(Data items)
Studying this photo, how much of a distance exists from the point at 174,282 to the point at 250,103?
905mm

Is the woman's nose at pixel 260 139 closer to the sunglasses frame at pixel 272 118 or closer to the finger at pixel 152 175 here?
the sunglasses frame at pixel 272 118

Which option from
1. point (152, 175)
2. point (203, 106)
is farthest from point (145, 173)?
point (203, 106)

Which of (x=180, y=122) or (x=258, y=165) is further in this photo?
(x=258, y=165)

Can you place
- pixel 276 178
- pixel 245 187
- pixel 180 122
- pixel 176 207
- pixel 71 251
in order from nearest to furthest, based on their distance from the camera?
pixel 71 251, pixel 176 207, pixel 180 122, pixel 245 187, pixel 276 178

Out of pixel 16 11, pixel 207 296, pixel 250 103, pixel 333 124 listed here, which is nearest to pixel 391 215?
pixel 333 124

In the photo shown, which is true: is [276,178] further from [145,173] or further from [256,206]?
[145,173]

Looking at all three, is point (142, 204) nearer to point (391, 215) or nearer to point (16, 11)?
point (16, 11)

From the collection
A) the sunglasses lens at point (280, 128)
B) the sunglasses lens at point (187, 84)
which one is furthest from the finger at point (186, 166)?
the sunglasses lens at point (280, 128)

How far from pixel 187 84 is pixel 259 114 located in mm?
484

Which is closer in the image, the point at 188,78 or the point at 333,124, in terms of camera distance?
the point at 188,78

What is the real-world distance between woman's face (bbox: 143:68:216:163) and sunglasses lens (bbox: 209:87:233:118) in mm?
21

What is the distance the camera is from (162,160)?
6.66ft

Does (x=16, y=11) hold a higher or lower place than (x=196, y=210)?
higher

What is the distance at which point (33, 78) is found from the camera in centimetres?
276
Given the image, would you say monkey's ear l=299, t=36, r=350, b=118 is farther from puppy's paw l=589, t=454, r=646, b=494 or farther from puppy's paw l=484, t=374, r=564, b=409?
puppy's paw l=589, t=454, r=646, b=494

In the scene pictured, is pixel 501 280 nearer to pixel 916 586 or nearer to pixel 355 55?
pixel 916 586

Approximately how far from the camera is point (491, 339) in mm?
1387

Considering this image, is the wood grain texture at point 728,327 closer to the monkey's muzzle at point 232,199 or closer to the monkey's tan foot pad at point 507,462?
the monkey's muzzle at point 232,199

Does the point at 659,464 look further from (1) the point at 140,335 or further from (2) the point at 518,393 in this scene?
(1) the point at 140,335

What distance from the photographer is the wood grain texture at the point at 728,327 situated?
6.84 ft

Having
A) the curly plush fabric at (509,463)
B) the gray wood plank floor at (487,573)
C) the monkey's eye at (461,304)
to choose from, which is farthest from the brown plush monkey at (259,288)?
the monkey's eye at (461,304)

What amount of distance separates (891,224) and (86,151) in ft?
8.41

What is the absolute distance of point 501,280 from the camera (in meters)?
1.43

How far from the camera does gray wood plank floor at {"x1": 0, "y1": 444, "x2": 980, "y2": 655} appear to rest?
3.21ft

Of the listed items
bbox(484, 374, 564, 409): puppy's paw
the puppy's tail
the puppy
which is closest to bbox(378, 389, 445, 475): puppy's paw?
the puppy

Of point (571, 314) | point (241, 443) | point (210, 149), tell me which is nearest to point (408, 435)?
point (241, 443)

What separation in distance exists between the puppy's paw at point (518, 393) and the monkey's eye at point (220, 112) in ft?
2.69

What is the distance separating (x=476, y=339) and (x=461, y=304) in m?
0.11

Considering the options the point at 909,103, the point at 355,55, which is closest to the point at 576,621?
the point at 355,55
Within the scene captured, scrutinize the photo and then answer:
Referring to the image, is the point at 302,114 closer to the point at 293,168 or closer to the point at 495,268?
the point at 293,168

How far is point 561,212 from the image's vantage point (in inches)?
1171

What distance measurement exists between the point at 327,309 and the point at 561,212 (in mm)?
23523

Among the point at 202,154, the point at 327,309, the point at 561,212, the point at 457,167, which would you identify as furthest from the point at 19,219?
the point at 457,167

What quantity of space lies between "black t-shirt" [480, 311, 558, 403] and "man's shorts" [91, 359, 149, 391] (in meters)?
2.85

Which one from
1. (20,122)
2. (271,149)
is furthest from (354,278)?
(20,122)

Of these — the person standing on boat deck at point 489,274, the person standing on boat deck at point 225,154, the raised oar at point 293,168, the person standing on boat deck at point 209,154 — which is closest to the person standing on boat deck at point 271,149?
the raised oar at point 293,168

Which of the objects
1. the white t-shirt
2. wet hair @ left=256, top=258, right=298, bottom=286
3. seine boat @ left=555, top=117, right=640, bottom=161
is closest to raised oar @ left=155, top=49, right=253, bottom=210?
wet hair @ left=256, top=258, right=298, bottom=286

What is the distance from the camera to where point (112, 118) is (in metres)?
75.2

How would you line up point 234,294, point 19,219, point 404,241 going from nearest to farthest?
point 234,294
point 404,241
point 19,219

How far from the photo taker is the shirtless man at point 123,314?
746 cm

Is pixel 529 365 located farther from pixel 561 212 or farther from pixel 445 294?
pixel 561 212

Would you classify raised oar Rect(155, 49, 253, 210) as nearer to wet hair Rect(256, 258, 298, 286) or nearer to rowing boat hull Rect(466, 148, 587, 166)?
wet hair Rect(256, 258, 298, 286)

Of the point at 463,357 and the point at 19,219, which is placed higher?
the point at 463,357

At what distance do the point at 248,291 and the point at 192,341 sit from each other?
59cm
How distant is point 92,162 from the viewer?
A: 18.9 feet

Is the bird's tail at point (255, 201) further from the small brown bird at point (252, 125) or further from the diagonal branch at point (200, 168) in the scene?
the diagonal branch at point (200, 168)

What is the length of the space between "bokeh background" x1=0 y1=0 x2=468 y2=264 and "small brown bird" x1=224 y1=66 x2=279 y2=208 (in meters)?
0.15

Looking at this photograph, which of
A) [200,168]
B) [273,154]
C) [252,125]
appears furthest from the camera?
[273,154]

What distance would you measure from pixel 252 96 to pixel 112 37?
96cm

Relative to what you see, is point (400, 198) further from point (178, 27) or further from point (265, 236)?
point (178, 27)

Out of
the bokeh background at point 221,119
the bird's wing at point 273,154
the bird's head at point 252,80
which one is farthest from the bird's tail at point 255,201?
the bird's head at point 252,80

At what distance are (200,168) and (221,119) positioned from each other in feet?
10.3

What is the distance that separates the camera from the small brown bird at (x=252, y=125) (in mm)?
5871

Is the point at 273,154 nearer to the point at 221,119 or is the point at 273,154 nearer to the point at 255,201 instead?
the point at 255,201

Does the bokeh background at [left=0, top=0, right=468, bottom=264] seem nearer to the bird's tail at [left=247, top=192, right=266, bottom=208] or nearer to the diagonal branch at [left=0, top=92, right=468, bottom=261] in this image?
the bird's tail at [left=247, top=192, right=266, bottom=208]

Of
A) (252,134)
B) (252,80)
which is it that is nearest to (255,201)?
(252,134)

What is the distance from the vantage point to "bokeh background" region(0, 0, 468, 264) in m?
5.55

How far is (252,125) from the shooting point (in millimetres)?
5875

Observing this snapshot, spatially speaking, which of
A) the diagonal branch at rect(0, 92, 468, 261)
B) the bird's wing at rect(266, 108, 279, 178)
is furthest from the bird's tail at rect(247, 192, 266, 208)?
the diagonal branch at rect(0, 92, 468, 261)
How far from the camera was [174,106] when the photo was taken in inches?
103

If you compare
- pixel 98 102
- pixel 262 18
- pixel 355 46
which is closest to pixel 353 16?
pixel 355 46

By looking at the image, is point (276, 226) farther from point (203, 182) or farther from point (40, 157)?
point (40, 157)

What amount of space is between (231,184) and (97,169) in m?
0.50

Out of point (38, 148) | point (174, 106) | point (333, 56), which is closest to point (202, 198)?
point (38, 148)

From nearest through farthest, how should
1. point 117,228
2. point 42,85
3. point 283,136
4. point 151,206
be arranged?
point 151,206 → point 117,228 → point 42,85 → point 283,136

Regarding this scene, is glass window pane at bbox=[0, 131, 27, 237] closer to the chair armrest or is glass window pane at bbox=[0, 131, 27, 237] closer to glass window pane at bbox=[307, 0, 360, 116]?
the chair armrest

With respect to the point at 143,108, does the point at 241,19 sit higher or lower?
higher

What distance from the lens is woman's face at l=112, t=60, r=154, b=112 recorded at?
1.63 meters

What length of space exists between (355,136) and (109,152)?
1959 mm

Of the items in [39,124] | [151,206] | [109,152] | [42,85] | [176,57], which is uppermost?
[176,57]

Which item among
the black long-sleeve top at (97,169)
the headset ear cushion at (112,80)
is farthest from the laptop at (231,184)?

*EXERCISE OBJECTIVE*.
Beginning at the line that holds "How far from the camera was", reproduce each line of the records above down to and including the last one.

*RESPONSE FOR THIS EXERCISE*.
How far from the camera was [174,106] when the photo was taken in inches?
103

If you compare
- pixel 98 102
- pixel 262 18
- pixel 355 46
which is closest to pixel 353 16?
pixel 355 46

By looking at the image, is point (276, 226) farther from point (203, 182) or farther from point (40, 157)?
point (40, 157)

What amount of space is between (231,184) and (97,169) in m?
0.50

Out of point (38, 148) | point (174, 106) | point (333, 56), which is closest to point (202, 198)?
point (38, 148)

From nearest through farthest, how should
1. point 117,228
2. point 42,85
3. point 283,136
4. point 151,206
be arranged?
point 151,206 → point 117,228 → point 42,85 → point 283,136

Regarding this scene, is glass window pane at bbox=[0, 131, 27, 237] closer to the chair armrest or is glass window pane at bbox=[0, 131, 27, 237] closer to glass window pane at bbox=[307, 0, 360, 116]?
the chair armrest

With respect to the point at 143,108, does the point at 241,19 sit higher or lower?
higher

What distance from the lens is woman's face at l=112, t=60, r=154, b=112 recorded at?
1.63 meters

What length of space exists between (355,136) and (109,152)?
1959 mm

Of the items in [39,124] | [151,206] | [109,152] | [42,85] | [176,57], which is uppermost?
[176,57]

Which item among
the black long-sleeve top at (97,169)
the headset ear cushion at (112,80)
is farthest from the laptop at (231,184)?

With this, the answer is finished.